● **EXTRACTED TEXT**:

:::

Help us stress test Streamlit’s latest caching update

tc1 · February 13, 2020, 11:23pm

Hey Community ,

When building Streamlit apps, it’s always a good idea to wrap inside an @st.cache all expensive computations and slow data fetches. But as well as st.cache works, in many cases we also recognize that it fails when encountering certain objects like Tensorflow sessions, SpaCy objects, Lock objects, and so on.

So over the past months we started slowly releasing several improvements to how st.cache works. These improvements fall into 3 categories:

Improvements to the caching logic. For example, we now support caching custom classes out of the box, we have better support for tuples, etc.
Improvements to error messages and accompanying documentation.
A new keyword argument called hash_funcs which allows you to customize the behavior of st.cache for your specific use case. In particular, if you ever encountered an object that st.cache couldn’t handle, hash_funcs now allows you to fix that yourself!

:::

● **GOAL A**: Echo the Streamlit caching post above word for word, from its title to its last line.

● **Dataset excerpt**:
:::

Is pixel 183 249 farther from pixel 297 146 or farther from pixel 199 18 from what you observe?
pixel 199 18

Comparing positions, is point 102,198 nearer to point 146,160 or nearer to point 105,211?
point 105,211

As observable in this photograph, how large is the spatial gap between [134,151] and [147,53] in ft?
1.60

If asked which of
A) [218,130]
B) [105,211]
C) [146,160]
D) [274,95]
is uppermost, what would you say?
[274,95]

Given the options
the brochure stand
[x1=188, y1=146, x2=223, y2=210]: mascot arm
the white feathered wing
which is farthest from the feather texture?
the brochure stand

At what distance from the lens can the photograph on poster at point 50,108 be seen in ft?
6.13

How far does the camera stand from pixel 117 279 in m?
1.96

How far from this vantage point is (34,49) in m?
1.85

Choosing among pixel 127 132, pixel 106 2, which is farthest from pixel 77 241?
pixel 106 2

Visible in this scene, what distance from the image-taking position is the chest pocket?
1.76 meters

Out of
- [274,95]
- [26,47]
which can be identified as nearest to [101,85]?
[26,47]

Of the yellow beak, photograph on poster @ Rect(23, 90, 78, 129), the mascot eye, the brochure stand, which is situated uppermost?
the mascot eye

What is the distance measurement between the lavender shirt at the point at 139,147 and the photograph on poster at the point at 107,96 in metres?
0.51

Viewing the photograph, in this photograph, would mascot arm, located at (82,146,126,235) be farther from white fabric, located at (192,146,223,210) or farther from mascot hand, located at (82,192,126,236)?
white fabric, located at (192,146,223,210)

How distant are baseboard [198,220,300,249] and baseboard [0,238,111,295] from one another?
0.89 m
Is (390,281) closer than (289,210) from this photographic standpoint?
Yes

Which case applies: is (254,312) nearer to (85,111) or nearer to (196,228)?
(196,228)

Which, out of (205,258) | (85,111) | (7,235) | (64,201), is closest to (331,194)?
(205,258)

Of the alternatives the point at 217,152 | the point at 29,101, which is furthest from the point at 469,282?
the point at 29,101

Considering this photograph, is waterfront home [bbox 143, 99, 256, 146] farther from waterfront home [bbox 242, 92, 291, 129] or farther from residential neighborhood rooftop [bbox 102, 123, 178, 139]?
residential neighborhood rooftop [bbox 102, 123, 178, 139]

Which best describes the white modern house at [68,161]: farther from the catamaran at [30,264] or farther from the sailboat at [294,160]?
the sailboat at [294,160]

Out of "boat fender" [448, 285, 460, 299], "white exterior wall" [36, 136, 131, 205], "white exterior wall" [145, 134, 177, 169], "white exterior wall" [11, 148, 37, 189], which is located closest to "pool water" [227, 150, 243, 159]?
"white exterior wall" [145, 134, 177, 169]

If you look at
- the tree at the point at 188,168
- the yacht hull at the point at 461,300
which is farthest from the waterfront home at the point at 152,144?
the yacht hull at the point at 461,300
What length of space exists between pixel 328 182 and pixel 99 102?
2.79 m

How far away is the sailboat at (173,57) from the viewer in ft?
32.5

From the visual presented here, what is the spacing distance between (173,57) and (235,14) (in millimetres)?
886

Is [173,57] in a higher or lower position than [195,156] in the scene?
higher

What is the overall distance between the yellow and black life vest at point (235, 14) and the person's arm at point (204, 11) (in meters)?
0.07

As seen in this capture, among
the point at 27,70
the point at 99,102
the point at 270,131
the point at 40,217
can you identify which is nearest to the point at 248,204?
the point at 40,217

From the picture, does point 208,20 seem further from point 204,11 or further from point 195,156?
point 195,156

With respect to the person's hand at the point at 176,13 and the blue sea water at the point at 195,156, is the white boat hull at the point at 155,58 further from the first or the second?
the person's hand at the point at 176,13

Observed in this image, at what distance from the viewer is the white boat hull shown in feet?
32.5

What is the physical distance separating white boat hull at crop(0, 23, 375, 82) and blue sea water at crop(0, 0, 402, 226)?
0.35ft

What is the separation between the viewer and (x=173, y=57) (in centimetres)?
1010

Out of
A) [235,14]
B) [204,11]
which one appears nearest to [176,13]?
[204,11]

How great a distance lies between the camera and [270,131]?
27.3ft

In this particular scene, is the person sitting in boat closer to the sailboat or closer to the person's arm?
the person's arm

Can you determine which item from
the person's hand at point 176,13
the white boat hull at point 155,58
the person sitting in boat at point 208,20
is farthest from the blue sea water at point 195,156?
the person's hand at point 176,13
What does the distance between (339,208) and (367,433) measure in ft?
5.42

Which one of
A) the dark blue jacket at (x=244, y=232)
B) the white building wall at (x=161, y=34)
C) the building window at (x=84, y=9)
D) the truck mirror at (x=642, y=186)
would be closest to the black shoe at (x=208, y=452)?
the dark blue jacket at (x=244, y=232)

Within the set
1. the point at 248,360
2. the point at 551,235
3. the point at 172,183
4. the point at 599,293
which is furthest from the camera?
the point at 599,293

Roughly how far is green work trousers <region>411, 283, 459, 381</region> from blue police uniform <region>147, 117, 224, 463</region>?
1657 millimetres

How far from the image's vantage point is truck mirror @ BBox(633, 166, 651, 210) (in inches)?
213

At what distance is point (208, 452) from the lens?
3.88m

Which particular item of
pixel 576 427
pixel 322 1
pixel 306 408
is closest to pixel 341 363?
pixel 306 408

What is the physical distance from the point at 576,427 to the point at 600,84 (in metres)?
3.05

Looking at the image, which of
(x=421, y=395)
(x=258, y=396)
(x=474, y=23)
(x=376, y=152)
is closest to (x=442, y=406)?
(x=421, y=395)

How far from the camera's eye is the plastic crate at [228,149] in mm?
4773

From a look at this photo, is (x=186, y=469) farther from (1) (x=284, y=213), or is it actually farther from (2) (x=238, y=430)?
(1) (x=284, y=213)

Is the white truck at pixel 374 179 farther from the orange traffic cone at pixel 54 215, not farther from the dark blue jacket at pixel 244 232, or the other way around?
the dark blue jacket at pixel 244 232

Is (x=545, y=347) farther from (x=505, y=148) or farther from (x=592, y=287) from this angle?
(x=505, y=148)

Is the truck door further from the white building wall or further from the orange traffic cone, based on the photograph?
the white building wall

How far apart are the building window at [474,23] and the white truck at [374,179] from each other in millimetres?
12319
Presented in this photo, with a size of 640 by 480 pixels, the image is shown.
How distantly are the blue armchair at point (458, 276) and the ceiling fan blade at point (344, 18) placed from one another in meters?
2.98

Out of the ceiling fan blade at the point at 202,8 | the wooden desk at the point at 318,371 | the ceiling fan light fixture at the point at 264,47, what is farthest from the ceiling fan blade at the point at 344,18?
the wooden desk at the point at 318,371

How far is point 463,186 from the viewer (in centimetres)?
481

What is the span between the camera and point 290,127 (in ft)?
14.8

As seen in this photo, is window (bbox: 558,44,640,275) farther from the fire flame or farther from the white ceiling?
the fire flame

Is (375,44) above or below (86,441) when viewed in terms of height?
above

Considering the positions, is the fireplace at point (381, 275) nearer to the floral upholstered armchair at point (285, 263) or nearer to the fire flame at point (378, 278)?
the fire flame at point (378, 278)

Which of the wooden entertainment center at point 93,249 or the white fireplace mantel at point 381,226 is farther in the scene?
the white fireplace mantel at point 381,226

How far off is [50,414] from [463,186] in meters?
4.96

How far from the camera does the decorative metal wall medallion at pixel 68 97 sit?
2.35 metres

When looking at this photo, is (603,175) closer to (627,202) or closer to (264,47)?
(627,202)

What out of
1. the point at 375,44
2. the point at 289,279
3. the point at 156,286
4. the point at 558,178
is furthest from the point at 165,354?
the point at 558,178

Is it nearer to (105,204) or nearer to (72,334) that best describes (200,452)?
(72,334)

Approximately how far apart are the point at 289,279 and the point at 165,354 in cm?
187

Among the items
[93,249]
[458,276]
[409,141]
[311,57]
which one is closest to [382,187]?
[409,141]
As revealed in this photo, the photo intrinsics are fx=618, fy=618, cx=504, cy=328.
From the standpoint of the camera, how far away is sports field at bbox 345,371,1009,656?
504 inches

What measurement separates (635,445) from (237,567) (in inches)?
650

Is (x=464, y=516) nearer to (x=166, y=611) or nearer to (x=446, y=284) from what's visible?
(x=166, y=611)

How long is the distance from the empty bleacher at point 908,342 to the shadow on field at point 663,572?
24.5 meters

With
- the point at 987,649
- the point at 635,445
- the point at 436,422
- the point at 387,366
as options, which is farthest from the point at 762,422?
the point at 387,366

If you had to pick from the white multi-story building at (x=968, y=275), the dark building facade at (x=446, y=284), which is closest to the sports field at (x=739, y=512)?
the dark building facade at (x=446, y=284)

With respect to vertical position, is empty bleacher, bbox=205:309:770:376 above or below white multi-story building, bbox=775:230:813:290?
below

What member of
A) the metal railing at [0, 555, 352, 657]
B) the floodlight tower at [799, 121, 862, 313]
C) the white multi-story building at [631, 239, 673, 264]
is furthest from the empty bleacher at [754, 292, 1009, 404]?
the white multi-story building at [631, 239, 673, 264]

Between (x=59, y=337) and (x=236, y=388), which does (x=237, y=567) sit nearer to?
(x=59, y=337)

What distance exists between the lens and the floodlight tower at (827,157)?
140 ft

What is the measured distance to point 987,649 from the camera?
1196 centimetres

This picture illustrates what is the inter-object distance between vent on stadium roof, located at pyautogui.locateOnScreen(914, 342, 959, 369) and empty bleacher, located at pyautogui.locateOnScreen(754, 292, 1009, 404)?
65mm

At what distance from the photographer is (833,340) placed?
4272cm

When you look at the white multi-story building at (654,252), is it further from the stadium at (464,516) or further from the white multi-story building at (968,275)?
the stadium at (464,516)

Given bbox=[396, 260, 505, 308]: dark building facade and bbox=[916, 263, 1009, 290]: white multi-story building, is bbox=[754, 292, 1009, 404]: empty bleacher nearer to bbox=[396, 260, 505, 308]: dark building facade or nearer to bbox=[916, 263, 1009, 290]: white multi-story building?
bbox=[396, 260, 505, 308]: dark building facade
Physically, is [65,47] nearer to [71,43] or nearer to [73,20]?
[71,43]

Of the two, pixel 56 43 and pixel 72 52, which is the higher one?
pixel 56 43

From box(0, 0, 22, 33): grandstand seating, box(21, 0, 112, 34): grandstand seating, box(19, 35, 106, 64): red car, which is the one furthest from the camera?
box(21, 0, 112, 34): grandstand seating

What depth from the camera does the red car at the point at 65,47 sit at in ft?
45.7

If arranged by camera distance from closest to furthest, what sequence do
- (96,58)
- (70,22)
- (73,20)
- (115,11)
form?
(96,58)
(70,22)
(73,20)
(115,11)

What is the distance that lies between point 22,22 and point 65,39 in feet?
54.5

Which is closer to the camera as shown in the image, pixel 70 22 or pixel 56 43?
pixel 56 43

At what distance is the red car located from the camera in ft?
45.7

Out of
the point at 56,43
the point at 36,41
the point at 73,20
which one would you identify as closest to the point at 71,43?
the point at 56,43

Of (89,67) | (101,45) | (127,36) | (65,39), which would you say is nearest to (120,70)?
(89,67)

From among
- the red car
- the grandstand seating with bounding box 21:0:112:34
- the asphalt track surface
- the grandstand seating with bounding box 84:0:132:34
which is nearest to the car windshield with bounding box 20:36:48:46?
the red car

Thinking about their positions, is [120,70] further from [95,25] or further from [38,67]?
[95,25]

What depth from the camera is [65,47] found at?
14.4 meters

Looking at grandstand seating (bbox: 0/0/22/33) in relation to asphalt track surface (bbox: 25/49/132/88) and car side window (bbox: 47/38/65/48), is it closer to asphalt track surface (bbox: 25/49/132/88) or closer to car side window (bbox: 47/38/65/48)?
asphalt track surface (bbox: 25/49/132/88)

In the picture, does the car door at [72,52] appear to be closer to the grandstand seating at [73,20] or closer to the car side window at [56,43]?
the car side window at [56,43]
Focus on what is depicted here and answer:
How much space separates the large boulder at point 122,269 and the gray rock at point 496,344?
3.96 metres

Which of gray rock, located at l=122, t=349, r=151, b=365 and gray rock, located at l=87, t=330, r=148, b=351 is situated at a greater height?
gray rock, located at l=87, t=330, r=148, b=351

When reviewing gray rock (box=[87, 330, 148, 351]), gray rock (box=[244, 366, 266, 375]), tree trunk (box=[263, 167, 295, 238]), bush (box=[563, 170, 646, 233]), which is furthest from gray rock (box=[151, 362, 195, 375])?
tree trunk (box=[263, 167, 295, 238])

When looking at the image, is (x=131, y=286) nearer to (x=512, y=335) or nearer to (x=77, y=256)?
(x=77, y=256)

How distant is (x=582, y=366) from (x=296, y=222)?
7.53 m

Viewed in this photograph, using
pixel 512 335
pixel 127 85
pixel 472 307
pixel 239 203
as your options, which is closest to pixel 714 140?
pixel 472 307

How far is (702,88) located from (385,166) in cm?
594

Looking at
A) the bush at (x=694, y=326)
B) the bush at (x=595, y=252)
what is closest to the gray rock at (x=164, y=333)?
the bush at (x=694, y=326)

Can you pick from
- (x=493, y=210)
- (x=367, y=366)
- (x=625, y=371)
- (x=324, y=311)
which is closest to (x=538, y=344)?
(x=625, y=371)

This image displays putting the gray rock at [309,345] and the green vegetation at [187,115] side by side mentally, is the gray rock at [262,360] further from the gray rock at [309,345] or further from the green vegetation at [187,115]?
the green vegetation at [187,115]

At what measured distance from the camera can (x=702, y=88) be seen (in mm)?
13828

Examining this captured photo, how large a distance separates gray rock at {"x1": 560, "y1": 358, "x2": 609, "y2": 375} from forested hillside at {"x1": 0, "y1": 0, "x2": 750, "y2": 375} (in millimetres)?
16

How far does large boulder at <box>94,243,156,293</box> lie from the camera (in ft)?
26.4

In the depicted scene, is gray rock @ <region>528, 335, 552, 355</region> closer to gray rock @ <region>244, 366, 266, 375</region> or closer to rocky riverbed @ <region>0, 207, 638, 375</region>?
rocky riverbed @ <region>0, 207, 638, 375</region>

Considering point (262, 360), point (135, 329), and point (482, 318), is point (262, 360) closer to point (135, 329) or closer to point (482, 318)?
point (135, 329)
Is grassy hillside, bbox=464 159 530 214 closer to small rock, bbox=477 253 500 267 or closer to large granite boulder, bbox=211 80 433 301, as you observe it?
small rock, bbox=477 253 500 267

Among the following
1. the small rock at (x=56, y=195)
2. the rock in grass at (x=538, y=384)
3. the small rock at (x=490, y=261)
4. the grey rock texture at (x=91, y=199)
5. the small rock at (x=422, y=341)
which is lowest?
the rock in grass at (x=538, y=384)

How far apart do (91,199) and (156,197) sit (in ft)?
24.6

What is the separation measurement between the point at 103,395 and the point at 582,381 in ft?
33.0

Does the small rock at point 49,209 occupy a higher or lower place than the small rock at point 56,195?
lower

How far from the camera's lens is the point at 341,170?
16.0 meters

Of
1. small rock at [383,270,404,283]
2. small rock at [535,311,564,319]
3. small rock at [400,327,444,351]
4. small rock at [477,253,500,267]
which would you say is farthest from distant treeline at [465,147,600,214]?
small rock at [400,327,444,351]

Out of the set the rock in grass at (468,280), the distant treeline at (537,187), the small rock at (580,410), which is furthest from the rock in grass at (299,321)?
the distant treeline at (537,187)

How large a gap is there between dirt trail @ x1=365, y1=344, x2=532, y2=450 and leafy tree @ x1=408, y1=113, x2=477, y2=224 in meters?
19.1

:::

● **GOAL B**: Return each line of the rows above that contains the word "jacket".

● **RESPONSE A**:
Help us stress test Streamlit’s latest caching update

tc1 · February 13, 2020, 11:23pm

Hey Community ,

When building Streamlit apps, it’s always a good idea to wrap inside an @st.cache all expensive computations and slow data fetches. But as well as st.cache works, in many cases we also recognize that it fails when encountering certain objects like Tensorflow sessions, SpaCy objects, Lock objects, and so on.

So over the past months we started slowly releasing several improvements to how st.cache works. These improvements fall into 3 categories:

Improvements to the caching logic. For example, we now support caching custom classes out of the box, we have better support for tuples, etc.
Improvements to error messages and accompanying documentation.
A new keyword argument called hash_funcs which allows you to customize the behavior of st.cache for your specific use case. In particular, if you ever encountered an object that st.cache couldn’t handle, hash_funcs now allows you to fix that yourself!

● **RESPONSE B**:
A) the dark blue jacket at (x=244, y=232)
the dark blue jacket at (x=244, y=232)
Is the white truck at pixel 374 179 farther from the orange traffic cone at pixel 54 215, not farther from the dark blue jacket at pixel 244 232, or the other way around?
the dark blue jacket at pixel 244 232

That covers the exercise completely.